TEXTO DE ORIGEM:
┄┄┄┄┄┄┄┄┄┄

INTRODUÇÃO
A realização de exames clínicos em pessoas assintomáticas com o objetivo de identificar determinada doença em fase inicial é chamada de rastreio, rastreamento ou screening. Essa prática deve sempre levar em consideração os possíveis benefícios e malefícios para a população rastreada, devendo, evidentemente, os benefícios superarem os malefícios. Muito presente na oncologia, o rastreamento é utilizado na detecção de algumas neoplasias em fase subclínica, como é o caso do rastreamento do câncer de pulmão.
EPIDEMIOLOGIA
O câncer de pulmão é o mais incidente no mundo (desde 1985) e o quinto mais incidente no Brasil, de acordo com o Instituto Nacional do Câncer José Alencar Gomes da Silva (INCA). Apesar da alta incidência em território brasileiro, não existe um programa de rastreio para a neoplasia de pulmão. O INCA ressalta que, de acordo com as evidências científicas atuais, o rastreamento com tomografia com baixa dose (TCBD) em pessoas acima dos 55 anos de idade e com história de tabagismo de 30 maços-ano* pode diminuir a mortalidade por esse câncer, mas destaca que a escolha em realizar o rastreio reserva-se ao paciente devidamente assessorado por um médico de sua confiança e deve levar em consideração os benefícios, malefícios e danos que o programa de rastreio pode lhe causar.
QUANDO RASTREAR E FATORES DE RISCO
Organizações internacionais, como a United States Preventive Services Task Force (USPSTF) e a American Cancer Society (ACS) apresentam recomendações de rastreio para um público de risco para o desenvolvimento dessa neoplasia. Conforme a recomendação da USPSTF o rastreamento deve ser anual e realizado com TCBD em adultos com idades entre 50 e 80 anos que tenham uma história de tabagismo de 20 maços-ano* e atualmente fumam ou pararam de fumar nos últimos 15 anos. De acordo com essa entidade, o rastreamento deve ser interrompido assim que a pessoa não fumar por 15 anos ou desenvolver um problema de saúde que limite substancialmente a expectativa de vida ou a capacidade ou vontade de fazer uma cirurgia pulmonar curativa. A ACS recomenda o rastreio anual do câncer de pulmão com TCBD em adultos entre 55 e 74 anos de idade com história de tabagismo de 30 maços-anos que atualmente fumam ou pararam nos últimos 15 anos.
É importante ressaltar que o rastreamento é feito em uma população de alto risco para o desenvolvimento da doença, ou seja, para pessoas que apresentam fatores de risco, como idade e história familiar. No caso do câncer de pulmão o principal fator de risco é o tabagismo (em função do já conhecido efeito mutagênico dos carcinógenos do tabaco, assim como da fumaça produzida; o uso do tabaco expõe o indivíduo à uma mistura letal de mais de 4.700 substâncias químicas tóxicas, destas, pelo menos 50 são cancerígenas). Em geral, as taxas de incidência do câncer de pulmão em um determinado país, inclusive, refletem o seu consumo de cigarros; ademais, também aumentam o risco: o fumo de cigarros de palha, cigarrilhas, charutos, entre outros.

┄┄┄┄┄┄┄┄┄┄

MATERIAL FORNECIDO:
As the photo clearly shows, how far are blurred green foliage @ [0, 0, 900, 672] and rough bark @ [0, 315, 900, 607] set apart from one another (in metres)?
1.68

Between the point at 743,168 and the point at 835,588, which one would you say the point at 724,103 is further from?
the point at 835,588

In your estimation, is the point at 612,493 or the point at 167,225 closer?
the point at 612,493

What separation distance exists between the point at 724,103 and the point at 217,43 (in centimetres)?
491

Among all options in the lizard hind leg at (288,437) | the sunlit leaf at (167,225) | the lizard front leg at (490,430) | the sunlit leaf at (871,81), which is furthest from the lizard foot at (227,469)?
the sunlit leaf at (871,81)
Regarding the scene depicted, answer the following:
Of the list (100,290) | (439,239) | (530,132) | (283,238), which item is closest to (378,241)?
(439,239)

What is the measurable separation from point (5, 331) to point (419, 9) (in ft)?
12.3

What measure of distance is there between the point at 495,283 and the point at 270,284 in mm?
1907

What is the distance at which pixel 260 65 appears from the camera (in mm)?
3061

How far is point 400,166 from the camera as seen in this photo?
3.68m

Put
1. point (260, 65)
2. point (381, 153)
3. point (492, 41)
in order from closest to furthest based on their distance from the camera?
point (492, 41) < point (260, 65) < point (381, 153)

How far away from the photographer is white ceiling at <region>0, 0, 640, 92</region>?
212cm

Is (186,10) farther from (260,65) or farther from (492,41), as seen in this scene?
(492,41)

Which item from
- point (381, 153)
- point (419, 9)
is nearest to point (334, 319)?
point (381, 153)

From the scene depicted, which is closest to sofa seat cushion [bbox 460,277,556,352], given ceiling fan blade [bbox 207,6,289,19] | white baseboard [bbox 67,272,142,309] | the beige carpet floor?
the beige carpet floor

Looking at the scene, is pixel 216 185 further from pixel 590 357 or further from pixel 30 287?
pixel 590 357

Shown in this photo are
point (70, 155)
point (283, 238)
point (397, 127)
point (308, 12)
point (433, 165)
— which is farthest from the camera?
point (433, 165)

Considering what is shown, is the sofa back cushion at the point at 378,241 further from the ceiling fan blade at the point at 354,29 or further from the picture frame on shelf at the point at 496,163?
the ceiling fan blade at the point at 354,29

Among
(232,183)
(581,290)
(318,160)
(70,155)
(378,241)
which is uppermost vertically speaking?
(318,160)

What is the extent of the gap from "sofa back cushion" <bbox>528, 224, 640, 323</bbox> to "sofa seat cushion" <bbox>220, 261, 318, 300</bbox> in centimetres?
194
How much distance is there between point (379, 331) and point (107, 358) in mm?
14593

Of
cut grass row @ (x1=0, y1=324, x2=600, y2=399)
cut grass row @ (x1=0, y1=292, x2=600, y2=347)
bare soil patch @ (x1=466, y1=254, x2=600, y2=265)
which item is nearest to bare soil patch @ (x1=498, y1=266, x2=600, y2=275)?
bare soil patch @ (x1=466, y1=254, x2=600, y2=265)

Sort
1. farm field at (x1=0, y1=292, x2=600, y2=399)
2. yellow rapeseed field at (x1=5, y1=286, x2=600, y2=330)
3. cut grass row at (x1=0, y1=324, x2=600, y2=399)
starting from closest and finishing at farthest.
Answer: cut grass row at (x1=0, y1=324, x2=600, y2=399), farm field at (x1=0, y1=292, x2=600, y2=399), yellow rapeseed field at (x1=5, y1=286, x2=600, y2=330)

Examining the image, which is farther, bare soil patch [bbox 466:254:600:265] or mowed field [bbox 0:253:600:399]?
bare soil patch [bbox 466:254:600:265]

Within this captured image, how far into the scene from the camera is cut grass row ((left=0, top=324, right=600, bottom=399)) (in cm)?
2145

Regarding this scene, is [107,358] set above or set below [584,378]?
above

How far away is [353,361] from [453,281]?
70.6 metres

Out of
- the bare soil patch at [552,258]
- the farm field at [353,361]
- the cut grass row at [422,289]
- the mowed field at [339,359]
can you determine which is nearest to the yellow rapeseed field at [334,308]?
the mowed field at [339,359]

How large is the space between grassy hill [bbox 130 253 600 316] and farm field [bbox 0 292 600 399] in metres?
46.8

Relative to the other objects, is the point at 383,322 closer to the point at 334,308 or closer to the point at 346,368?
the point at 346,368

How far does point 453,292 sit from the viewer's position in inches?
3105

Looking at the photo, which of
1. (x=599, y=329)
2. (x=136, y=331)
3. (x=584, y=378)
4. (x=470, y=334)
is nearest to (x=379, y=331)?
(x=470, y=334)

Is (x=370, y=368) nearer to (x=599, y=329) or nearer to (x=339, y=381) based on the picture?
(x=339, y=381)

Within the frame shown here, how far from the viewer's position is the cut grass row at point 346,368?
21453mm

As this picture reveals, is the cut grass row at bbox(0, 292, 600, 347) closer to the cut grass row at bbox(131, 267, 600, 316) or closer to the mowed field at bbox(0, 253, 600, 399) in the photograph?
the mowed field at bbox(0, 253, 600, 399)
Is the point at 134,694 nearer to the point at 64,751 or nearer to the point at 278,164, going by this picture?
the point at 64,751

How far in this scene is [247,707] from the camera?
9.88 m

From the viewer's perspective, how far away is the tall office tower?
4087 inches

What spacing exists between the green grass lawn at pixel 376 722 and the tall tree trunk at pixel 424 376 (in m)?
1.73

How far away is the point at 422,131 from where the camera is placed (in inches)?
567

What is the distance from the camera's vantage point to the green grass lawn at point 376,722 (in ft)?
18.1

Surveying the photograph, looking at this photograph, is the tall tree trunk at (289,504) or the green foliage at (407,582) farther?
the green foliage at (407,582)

┄┄┄┄┄┄┄┄┄┄

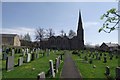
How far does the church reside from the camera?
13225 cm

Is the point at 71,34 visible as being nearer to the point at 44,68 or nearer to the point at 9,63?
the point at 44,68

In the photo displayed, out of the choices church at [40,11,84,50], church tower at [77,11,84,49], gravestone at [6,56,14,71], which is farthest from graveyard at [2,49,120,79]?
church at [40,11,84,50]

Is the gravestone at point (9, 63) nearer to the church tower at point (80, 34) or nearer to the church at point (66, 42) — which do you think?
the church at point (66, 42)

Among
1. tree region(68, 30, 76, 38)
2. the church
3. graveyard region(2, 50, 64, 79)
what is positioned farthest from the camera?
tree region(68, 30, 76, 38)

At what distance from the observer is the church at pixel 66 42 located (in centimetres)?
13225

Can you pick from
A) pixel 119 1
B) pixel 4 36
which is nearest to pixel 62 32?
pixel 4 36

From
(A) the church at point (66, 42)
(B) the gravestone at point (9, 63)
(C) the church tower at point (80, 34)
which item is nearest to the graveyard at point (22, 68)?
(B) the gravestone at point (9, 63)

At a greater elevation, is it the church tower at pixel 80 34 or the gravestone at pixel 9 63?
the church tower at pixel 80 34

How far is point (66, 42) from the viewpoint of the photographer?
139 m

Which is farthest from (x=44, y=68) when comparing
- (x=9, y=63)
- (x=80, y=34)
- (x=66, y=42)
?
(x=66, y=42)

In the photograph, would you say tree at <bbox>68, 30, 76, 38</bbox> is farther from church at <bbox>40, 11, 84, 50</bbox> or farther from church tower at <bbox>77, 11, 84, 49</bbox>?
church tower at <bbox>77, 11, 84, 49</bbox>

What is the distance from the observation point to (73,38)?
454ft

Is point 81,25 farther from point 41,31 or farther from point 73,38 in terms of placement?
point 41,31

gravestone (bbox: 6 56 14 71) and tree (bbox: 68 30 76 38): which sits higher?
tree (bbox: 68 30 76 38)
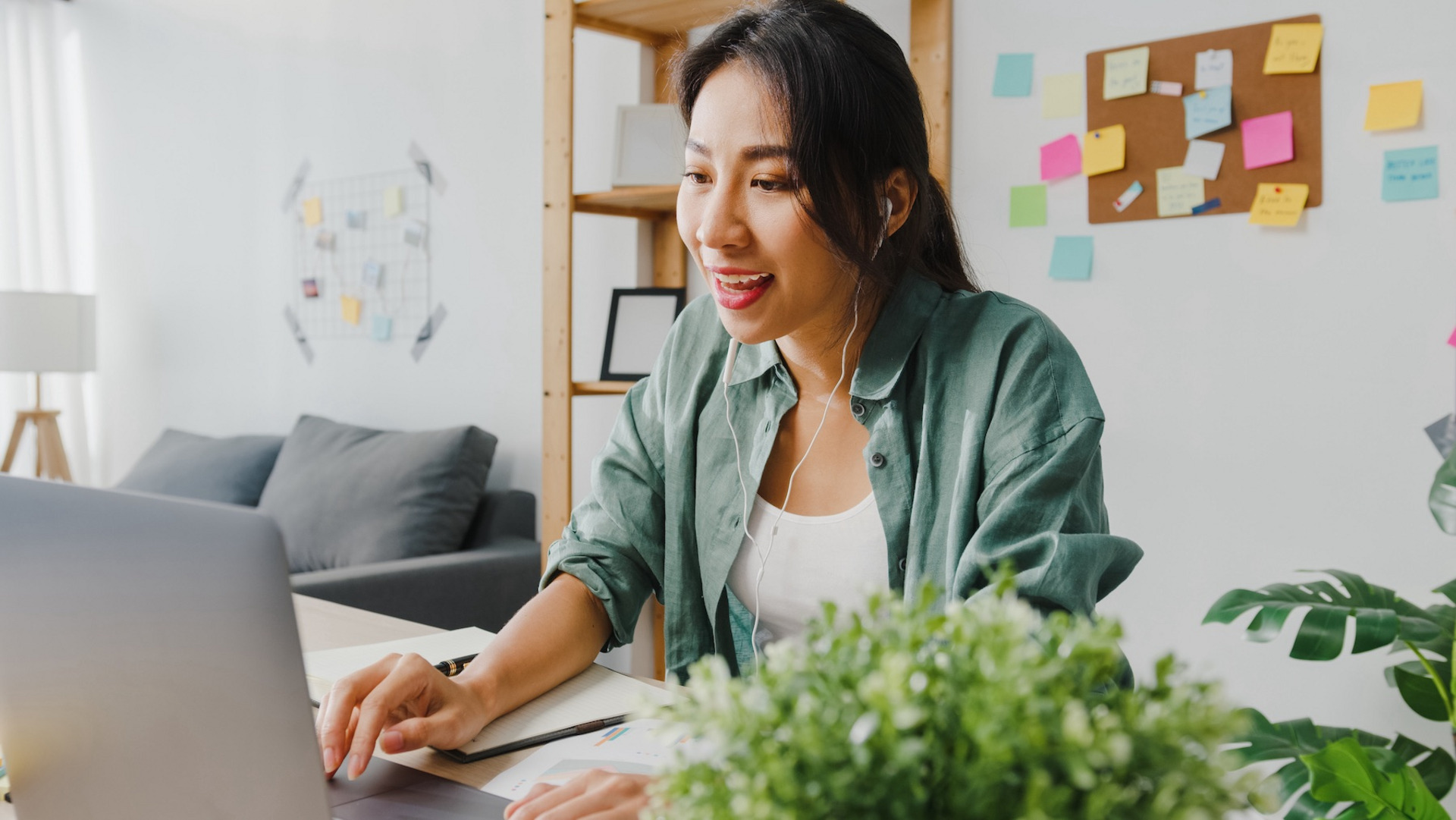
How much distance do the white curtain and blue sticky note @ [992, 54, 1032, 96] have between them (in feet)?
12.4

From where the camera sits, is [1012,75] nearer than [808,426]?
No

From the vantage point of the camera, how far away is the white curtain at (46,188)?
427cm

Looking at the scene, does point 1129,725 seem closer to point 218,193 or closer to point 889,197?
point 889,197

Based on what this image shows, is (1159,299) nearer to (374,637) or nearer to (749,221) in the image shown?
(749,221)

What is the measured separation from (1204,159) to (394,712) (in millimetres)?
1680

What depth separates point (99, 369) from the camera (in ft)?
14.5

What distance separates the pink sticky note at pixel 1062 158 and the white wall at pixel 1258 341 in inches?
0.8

┄┄┄┄┄┄┄┄┄┄

O QUE FAZER:
1. Diga se cada afirmação abaixo está de acordo com o texto sobre rastreamento do câncer de pulmão. Responda sim ou não e cite literalmente o trecho que decide.
(a) A USPSTF recomenda rastreio anual com TCBD para adultos de 50 a 80 anos.
(b) O Brasil conta com um programa de rastreio para o câncer de pulmão.
(c) A ACS recomenda o rastreio para adultos de 55 a 80 anos.
2. Prossiga com o texto sobre rastreamento do câncer de pulmão a partir da última frase apresentada.

RESPOSTAS DAS TAREFAS:
1.
(a) Sim: "o rastreamento deve ser anual e realizado com TCBD em adultos com idades entre 50 e 80 anos"
(b) Não: "não existe um programa de rastreio para a neoplasia de pulmão"
(c) Não: "em adultos entre 55 e 74 anos de idade"

2.
No entanto, também constituem possíveis etiologias do câncer de pulmão: a exposição à poluição do ar (a exposição crônica a partículas do ar poluído pode causar irritação dos pulmões, inflamação e reparo, processos que aumentam os riscos do desenvolvimento do câncer), infecções pulmonares de repetição, deficiência de vitamina A (este micronutriente desempenha um papel fundamental na regulação das defesas antioxidantes do organismo, assim como crescimento e diferenciação celular; diante disso, baixos níveis de retinol [vitamina A] plasmático parece estar relacionado com vários tumores epiteliais), fatores genéticos e história familiar de câncer de pulmão, doença pulmonar obstrutiva crônica (DPOC, enfermidade causadora de uma inflamação crônica que, possivelmente, aumenta a possibilidade do desenvolvimento de câncer), idade avançada (entre 50 e 70 anos; pelo fato de que, conforme o indivíduo envelhece, ao longo da sua vida ele acaba por se expor a hábitos maléficos à saúde, alguns controláveis [como tabagismo e má alimentação], outros não [como exposição à toxinas e ao sol]; tais exposições podem culminar em mutações que levam ao desenvolvimento do câncer; além disso, outros processos biológicos do próprio organismo também podem estar envolvidos com o desenvolvimento do câncer, como a metilação do DNA, processo que interfere com a ativação de certos genes, de modo que, quando genes supressores de tumor falham, isso pode promover o crescimento tumoral), altas doses de suplementos de betacaroteno em fumantes e ex-fumantes (acredita-se que o uso desses suplementos eleve a produção de espécies reativas de oxigênio [EROs], além de aumentar a produção de enzimas do complexo do citocromo P450, o que destrói o ácido retinóico e gera uma sinalização para aumento do crescimento celular), exposição ocupacional a agentes químicos ou físicos (asbesto, sílica, urânio, cromo, agentes alquilantes, radônio entre outros; tais compostos são possivelmente carcinógenos, o que explica a sua correlação com maior incidência deste tipo de câncer) e ingestão de água potável contendo arsênico (a exposição a arsênico na água parece induzir a produção de EROs, causadores de dano ao DNA, podendo, inclusive, alterar a sua transcrição, em especial no que toca ao crescimento celular).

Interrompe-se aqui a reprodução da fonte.